[Instruction]: Please transcribe the data below word for word, starting with the line that contains "Starting with farthest" and going on through the last line of the data, and nothing else.

.....

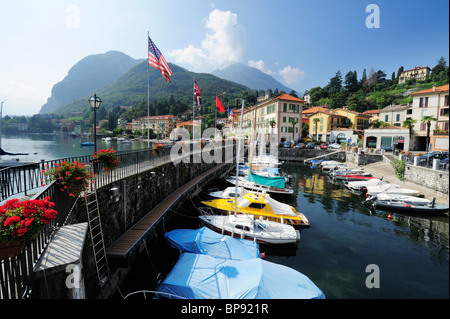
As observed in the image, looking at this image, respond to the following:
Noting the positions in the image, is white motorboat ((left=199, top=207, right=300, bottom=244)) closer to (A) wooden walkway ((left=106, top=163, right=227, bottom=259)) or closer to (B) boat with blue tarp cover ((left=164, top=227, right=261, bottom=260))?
(B) boat with blue tarp cover ((left=164, top=227, right=261, bottom=260))

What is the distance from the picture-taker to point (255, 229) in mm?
13562

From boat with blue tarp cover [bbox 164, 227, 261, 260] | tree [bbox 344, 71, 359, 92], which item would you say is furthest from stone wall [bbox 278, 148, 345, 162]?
tree [bbox 344, 71, 359, 92]

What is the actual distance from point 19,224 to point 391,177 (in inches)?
1422

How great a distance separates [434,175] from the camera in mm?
20938

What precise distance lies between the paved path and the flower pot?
26798 millimetres

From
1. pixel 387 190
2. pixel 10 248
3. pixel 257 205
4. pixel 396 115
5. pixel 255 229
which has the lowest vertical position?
pixel 255 229

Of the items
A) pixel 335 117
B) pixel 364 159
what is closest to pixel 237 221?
pixel 364 159

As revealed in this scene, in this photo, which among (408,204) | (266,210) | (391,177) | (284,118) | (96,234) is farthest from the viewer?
(284,118)

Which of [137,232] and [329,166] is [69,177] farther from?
[329,166]

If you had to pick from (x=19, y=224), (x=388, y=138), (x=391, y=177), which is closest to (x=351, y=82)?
(x=388, y=138)
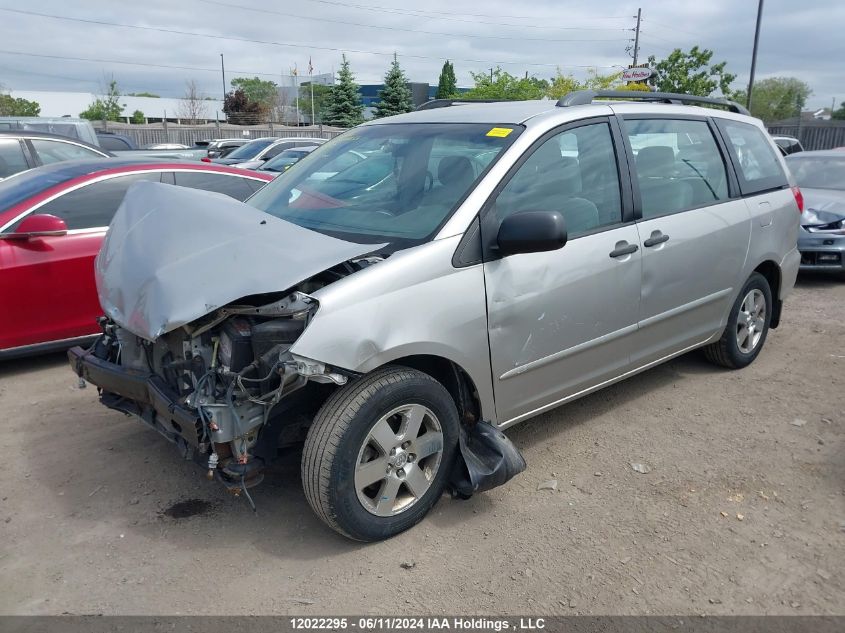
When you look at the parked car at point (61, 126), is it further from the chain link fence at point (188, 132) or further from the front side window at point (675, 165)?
the chain link fence at point (188, 132)

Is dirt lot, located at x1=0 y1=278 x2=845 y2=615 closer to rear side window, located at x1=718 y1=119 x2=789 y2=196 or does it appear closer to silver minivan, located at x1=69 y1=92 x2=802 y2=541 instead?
silver minivan, located at x1=69 y1=92 x2=802 y2=541

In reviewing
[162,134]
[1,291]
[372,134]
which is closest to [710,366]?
[372,134]

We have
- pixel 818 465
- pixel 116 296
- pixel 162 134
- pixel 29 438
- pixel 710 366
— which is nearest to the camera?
pixel 116 296

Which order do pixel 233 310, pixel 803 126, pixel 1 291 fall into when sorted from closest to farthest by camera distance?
1. pixel 233 310
2. pixel 1 291
3. pixel 803 126

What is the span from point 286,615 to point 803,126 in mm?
32536

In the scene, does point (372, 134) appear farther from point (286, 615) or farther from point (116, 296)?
point (286, 615)

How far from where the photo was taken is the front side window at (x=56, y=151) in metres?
8.27

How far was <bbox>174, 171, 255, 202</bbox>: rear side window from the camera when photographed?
6199 mm

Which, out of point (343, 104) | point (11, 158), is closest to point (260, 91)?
point (343, 104)

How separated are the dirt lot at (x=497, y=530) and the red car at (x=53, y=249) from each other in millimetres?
630

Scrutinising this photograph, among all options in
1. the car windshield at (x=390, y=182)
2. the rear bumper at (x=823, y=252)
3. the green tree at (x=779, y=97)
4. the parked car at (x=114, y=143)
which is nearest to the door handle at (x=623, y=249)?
the car windshield at (x=390, y=182)

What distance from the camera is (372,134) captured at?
4402 millimetres

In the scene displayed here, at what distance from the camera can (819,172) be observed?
9.96m

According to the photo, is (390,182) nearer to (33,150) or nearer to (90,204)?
(90,204)
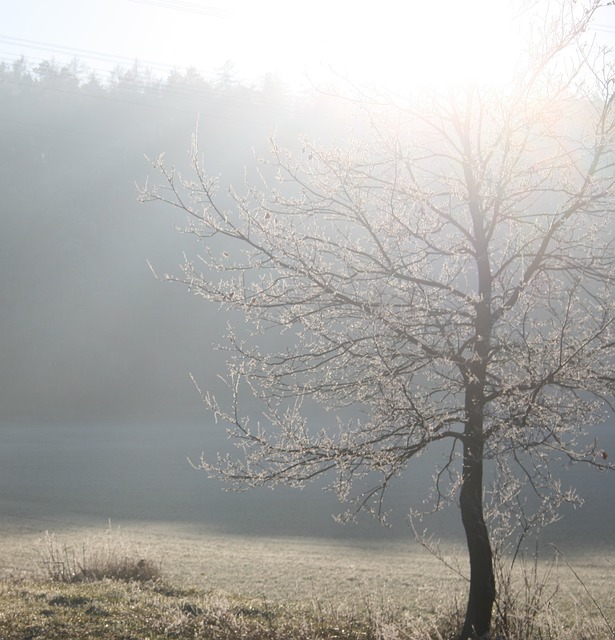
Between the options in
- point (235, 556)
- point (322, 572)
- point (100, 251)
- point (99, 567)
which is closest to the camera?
point (99, 567)

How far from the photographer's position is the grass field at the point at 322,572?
8.26 meters

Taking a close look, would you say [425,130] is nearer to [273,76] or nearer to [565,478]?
[565,478]

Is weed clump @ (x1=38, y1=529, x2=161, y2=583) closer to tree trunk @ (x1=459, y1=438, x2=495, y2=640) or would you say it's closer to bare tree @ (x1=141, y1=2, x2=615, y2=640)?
bare tree @ (x1=141, y1=2, x2=615, y2=640)

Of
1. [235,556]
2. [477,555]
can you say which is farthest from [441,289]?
[235,556]

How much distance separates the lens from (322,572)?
12.7 meters

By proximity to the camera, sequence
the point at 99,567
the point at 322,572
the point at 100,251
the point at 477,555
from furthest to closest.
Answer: the point at 100,251, the point at 322,572, the point at 99,567, the point at 477,555

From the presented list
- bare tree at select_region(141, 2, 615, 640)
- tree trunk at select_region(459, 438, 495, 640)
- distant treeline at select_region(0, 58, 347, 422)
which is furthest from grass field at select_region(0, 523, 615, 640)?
distant treeline at select_region(0, 58, 347, 422)

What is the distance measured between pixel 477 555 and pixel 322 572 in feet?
23.1

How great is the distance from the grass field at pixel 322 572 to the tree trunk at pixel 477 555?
384 mm

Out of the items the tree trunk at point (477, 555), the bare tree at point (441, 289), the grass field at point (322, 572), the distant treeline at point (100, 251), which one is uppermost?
the distant treeline at point (100, 251)

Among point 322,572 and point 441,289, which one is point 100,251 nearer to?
point 322,572

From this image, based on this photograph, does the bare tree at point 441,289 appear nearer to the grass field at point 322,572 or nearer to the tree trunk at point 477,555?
the tree trunk at point 477,555

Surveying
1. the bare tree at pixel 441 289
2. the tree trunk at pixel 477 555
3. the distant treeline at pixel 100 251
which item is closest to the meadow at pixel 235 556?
the tree trunk at pixel 477 555

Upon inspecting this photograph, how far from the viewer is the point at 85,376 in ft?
169
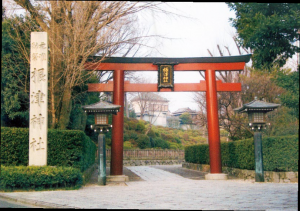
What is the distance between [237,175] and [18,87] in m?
10.7

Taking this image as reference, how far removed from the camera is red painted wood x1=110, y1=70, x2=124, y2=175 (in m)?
13.5

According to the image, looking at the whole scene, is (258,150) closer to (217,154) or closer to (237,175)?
(217,154)

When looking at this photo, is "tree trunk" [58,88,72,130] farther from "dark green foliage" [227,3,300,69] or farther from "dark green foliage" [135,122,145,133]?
"dark green foliage" [135,122,145,133]

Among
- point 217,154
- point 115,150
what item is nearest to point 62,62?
point 115,150

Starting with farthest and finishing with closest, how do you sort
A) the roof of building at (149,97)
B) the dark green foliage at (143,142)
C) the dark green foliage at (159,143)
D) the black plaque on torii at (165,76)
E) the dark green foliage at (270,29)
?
the roof of building at (149,97)
the dark green foliage at (159,143)
the dark green foliage at (143,142)
the black plaque on torii at (165,76)
the dark green foliage at (270,29)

.....

[Written reply]:
Starting with farthest and finishing with closest, how do you sort
A) the roof of building at (149,97)
B) the dark green foliage at (143,142)
C) the dark green foliage at (159,143)
D) the black plaque on torii at (165,76)
E) the dark green foliage at (270,29)
?
the roof of building at (149,97)
the dark green foliage at (159,143)
the dark green foliage at (143,142)
the black plaque on torii at (165,76)
the dark green foliage at (270,29)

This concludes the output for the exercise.